3 自分が異母兄弟の立場にある場合の相続

 例えば、自分が子どもの頃に両親が離婚し、その後、父親が再婚して後妻との間にも子がいる場合の父親の相続のケースや、異母兄弟が死亡して自分が相続人となったケースが考えられます。
 この場合、被相続人と疎遠であることが多く、場合によっては相続人の氏名や住所もわからないどのような相続財産があるか全くわからないということも多いでしょう。
 このような場合、まずは戸籍謄本を取得して他の相続人の氏名や住所を調べてから、その相続人に連絡して遺産の内容を開示してもらうことになります。しかし、同じ相続人といっても関係性が希薄で、ほとんど他人というような関係であれば、心理的に自分から連絡しにくいかもしれません。

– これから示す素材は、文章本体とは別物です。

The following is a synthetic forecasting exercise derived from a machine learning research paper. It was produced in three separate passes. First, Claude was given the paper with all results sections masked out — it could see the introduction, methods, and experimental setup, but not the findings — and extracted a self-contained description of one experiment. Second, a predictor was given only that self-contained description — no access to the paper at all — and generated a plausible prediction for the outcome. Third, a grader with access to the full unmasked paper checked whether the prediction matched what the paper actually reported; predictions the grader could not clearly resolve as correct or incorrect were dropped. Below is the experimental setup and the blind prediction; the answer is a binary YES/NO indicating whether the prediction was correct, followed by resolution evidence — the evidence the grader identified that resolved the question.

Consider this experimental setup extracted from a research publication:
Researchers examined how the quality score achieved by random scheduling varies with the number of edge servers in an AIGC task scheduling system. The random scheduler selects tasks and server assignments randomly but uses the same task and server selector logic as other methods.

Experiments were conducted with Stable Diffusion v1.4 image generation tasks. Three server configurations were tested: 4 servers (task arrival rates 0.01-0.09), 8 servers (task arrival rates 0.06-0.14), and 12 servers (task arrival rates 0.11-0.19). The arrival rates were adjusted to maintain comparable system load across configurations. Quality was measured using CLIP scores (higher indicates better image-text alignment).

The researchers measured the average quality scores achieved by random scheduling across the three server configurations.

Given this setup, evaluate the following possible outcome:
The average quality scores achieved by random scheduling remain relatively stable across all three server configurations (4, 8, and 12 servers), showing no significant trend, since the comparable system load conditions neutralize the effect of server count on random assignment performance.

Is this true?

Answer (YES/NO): NO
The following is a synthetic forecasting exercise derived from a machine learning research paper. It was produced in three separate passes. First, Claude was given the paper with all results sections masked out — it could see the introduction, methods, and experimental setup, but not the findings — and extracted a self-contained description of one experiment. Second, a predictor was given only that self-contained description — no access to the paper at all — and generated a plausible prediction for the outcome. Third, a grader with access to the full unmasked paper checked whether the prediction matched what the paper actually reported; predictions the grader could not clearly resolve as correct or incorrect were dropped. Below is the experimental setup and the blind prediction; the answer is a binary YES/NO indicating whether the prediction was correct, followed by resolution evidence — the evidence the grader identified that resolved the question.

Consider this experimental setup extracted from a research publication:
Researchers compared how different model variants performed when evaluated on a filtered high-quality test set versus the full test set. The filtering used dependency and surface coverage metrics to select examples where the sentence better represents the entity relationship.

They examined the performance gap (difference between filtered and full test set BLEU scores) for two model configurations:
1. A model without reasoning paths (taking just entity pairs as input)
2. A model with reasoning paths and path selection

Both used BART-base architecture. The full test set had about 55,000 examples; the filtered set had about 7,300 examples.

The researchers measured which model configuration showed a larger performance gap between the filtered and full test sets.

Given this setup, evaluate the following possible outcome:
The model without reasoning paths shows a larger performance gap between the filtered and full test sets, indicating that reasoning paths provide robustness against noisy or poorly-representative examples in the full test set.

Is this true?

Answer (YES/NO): NO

そのような場合は、弁護士に依頼して、自分の代わりに相続人の調査、相続財産の調査、相続人との遺産分割の協議をしてもらうのが良いかもしれません。
 また、遺産を相続したくない、相続問題にかかわりたくないという場合は、相続放棄を検討することも一つの方法です。

4 相続人に異母兄弟がいる場合の相続

 先ほどとは逆で、例えば、父親の相続で、戸籍謄本を取って調べたところ、前妻との間に子どもがいたことが判明したケースの場合はどうしたら良いでしょうか。
 前妻との間の子で、全く音信普通である場合であっても、相続人である以上は、その相続人を含めて遺産分割協議を進めなければなりません。相続人が一人でも欠けた状態でした遺産分割協議は無効になるためです。このため、まずは異母兄弟の氏名と住所がわかったら、その異母兄弟に連絡を取り、遺産分割の話を進めたいことを申し出ましょう。
 異母兄弟であっても、相続人である以上、決められた相続分について相続する権利がありますので、普通の相続と同じようにきちんと相手に相続財産を開示して、公平に遺産分割協議を行うことが必要です。
 複雑な事情があるなどで、異母兄弟に連絡が取りにくい場合は、弁護士に依頼して代わりに遺産分割協議をしてもらうことも一つの方法です。